BEGIN Supplied data

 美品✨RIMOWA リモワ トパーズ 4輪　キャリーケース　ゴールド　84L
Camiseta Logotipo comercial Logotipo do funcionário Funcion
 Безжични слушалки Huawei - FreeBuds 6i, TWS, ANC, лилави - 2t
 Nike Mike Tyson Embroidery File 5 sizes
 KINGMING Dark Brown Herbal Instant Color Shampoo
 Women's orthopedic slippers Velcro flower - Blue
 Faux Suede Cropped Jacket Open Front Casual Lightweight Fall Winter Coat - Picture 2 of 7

END Supplied data
BEGIN Supplied data

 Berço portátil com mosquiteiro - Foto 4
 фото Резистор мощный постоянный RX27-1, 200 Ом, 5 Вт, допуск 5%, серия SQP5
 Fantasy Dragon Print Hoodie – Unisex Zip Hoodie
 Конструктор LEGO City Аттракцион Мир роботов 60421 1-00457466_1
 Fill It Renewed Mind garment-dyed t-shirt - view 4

END Supplied data

From the records above, repeat exactly the lines from the one with "Nike Mike Tyson Embroidery File 5 sizes" through the one with "Faux Suede Cropped", both included.

▶ [Exercise answer]:
 Nike Mike Tyson Embroidery File 5 sizes
 KINGMING Dark Brown Herbal Instant Color Shampoo
 Women's orthopedic slippers Velcro flower - Blue
 Faux Suede Cropped Jacket Open Front Casual Lightweight Fall Winter Coat - Picture 2 of 7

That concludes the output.